El fenómeno meteorológico conocido como El Niño, que en 2024 llevó las temperaturas globales a niveles sin precedentes, podría regresar entre mayo y julio de 2026, según la alerta emitida por la Organización Meteorológica Mundial (OMM), una agencia de la ONU. Este aviso es significativo, ya que los primeros indicios sugieren que el próximo evento podría ser especialmente intenso.
El Niño es un fenómeno climático natural que se caracteriza por el calentamiento de las aguas en el océano Pacífico ecuatorial central y oriental. Este calentamiento puede alterar los patrones de vientos y precipitaciones, generando consecuencias en diferentes partes del mundo. Las condiciones del océano oscilarán entre El Niño y su opuesto, La Niña, con fases neutras que pueden complicar los pronósticos climáticos.
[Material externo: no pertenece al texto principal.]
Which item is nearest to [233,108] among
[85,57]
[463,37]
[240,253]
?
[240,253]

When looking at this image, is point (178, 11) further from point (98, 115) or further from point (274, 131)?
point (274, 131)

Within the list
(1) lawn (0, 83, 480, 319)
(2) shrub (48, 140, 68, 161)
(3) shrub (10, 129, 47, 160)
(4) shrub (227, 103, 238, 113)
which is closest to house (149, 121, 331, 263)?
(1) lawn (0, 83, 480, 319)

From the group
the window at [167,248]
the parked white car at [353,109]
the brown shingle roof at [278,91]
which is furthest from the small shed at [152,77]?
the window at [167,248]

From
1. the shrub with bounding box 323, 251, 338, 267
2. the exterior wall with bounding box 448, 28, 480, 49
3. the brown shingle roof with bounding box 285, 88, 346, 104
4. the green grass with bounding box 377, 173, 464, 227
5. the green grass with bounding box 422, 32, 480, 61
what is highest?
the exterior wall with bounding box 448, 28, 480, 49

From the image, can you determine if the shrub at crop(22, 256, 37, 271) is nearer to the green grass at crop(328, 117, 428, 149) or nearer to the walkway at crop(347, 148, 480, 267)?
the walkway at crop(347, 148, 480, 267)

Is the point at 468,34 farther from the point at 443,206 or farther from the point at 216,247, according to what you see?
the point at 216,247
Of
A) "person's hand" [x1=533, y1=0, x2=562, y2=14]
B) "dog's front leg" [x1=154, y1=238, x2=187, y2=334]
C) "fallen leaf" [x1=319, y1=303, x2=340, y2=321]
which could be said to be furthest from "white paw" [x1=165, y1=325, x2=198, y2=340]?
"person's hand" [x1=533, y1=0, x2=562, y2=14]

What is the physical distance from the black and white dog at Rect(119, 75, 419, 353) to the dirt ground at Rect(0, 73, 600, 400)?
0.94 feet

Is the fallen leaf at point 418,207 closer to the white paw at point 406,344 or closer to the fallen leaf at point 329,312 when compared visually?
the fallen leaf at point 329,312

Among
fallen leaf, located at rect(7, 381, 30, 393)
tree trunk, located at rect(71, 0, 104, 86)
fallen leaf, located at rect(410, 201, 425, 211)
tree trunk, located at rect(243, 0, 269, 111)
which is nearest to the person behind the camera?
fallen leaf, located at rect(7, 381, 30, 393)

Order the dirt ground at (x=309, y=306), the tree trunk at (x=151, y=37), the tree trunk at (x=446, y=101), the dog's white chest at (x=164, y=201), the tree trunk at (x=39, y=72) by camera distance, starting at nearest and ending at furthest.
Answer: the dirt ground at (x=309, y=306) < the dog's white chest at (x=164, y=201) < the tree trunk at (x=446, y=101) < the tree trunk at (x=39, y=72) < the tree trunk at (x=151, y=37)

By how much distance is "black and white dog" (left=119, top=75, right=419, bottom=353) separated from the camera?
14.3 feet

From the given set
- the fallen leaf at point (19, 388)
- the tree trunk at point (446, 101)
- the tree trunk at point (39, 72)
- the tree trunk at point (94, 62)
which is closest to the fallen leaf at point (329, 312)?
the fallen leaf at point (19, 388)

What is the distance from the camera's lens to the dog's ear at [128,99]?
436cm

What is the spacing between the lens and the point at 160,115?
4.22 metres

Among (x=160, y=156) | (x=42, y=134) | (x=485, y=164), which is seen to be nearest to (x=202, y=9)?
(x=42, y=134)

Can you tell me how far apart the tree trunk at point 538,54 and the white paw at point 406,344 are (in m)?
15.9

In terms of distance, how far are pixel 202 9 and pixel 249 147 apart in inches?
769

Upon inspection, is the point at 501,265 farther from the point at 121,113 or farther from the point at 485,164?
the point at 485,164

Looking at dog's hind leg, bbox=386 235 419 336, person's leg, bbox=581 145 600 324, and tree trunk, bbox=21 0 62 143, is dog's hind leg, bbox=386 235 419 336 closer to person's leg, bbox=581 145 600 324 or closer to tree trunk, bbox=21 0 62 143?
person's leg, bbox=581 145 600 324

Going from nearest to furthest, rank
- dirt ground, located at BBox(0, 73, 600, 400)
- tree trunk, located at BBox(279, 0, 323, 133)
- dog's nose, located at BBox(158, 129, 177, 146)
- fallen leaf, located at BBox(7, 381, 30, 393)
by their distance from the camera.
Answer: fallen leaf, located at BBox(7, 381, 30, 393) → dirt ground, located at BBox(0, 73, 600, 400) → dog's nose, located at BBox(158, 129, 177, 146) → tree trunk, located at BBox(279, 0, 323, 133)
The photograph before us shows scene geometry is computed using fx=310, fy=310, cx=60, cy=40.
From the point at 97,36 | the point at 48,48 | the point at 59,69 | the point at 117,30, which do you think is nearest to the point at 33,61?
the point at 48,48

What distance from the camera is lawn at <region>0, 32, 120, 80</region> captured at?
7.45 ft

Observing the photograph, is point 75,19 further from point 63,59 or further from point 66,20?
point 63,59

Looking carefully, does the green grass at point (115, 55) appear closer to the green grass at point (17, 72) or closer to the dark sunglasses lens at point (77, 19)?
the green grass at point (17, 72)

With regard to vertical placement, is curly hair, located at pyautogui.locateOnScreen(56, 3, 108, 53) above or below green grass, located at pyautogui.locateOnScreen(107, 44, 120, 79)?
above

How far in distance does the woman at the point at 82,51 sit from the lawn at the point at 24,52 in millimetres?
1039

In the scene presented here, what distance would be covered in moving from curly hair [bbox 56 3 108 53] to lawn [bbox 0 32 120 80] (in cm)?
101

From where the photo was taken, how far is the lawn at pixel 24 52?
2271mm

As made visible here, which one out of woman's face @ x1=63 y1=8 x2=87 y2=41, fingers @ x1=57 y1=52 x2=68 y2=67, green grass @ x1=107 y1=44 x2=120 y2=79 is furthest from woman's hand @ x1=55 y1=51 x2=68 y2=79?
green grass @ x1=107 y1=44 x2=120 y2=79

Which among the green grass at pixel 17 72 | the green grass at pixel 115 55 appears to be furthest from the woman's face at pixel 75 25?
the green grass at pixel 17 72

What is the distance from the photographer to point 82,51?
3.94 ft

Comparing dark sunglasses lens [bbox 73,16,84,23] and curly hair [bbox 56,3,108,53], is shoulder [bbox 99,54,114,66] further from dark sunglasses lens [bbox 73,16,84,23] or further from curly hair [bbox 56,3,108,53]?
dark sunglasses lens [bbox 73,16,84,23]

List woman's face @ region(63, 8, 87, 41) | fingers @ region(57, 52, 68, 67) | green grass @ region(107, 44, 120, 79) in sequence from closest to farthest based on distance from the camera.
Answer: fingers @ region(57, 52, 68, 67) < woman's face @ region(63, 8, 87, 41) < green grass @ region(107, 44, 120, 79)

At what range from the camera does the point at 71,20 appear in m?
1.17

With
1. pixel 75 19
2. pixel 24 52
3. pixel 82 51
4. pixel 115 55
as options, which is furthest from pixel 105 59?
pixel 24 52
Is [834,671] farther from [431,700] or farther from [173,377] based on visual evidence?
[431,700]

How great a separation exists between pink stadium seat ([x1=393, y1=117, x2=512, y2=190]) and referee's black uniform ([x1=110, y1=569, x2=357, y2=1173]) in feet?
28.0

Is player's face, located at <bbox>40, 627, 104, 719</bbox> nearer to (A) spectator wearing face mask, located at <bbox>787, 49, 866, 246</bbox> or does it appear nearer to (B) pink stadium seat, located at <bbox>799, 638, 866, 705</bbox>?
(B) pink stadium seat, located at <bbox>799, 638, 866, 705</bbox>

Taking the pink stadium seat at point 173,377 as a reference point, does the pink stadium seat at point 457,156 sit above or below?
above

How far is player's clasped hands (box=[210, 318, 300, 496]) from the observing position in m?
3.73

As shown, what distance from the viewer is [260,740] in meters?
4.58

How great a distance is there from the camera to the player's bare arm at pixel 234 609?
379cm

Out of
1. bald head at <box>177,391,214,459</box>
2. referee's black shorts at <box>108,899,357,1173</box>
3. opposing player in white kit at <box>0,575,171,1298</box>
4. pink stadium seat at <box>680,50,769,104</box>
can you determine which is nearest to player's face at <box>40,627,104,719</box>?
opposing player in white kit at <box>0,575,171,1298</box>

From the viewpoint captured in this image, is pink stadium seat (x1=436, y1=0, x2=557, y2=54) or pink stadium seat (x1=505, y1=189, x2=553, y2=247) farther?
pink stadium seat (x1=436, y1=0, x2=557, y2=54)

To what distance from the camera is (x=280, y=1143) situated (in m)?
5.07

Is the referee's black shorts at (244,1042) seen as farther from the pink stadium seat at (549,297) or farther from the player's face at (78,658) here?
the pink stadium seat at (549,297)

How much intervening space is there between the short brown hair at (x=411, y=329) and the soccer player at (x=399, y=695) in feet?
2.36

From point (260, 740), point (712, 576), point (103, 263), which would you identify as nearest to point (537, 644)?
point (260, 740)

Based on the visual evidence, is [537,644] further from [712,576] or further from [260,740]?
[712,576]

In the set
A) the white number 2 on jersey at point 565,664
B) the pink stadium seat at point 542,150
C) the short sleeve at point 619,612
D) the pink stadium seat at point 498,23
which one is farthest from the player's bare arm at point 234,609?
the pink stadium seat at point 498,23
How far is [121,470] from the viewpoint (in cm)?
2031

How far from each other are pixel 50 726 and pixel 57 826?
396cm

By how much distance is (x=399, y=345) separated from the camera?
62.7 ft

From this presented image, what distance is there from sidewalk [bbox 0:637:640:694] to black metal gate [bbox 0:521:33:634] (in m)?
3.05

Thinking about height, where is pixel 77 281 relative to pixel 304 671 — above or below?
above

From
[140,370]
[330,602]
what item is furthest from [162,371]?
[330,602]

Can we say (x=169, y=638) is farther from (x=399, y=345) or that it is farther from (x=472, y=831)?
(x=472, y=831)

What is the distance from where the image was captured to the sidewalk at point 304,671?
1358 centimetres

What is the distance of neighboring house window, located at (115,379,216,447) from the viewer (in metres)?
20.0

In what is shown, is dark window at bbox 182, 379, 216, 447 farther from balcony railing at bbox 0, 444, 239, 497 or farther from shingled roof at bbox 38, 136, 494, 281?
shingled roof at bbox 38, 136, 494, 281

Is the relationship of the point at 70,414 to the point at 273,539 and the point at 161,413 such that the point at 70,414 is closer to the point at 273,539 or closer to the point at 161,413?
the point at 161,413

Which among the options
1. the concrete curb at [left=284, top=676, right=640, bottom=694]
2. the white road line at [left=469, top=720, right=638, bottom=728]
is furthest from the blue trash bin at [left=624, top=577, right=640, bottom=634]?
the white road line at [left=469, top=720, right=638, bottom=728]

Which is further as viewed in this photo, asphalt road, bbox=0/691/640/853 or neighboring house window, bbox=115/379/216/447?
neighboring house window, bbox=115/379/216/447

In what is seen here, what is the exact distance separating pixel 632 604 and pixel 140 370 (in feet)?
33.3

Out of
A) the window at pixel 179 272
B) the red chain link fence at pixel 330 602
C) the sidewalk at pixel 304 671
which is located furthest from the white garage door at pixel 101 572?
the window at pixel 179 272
El reciente episodio de El Niño contribuyó a que 2023 fuera el segundo año más caluroso registrado y impulsó a 2024 a posicionarse como el año más cálido en la historia. Wilfran Moufouma Okia, jefe de predicción climática de la OMM, señala que tras un periodo de condiciones neutras a principios de año, los modelos climáticos están comenzando a mostrar un patrón claro que indica el posible retorno de El Niño, con una probabilidad que aumenta conforme se acerque el mes de abril.
Los modelos climáticos actuales advierten que el próximo capítulo de El Niño podría ser intenso. Sin embargo, como destaca la OMM, existe cierta incertidumbre debido a lo que se conoce como la “barrera de predictibilidad de la primavera”. Esto significa que, si bien los signos son claros, la fiabilidad de los pronósticos se incrementa después del mes de abril.
Históricamente, El Niño ocurre cada dos a siete años y puede durar entre nueve y doce meses. La OMM ha informado sobre un notable cambio en las condiciones del océano Pacífico ecuatorial, donde las temperaturas de la superficie marina están en aumento. Esto apunta a un probable retorno de las condiciones de El Niño en el corto plazo, lo que podría resultar en temperaturas de la superficie terrestre superiores a lo normal en prácticamente todo el planeta.
Aunque la OMM indica que no hay evidencia de que el cambio climático incremente la frecuencia o la intensidad de los episodios de El Niño, sí señala que podría amplificar los efectos asociados. Esto se debe a que fenómenos meteorológicos extremos, como olas de calor y lluvias intensas, recibirán más energía y humedad debido a las elevadas temperaturas del aire y del agua.
Con el horizonte del fenómeno acercándose, las comunidades en todo el mundo deben prepararse para las posibles repercusiones de un nuevo episodio de El Niño, que podría dejar una huella importante en los eventos climáticos del futuro cercano.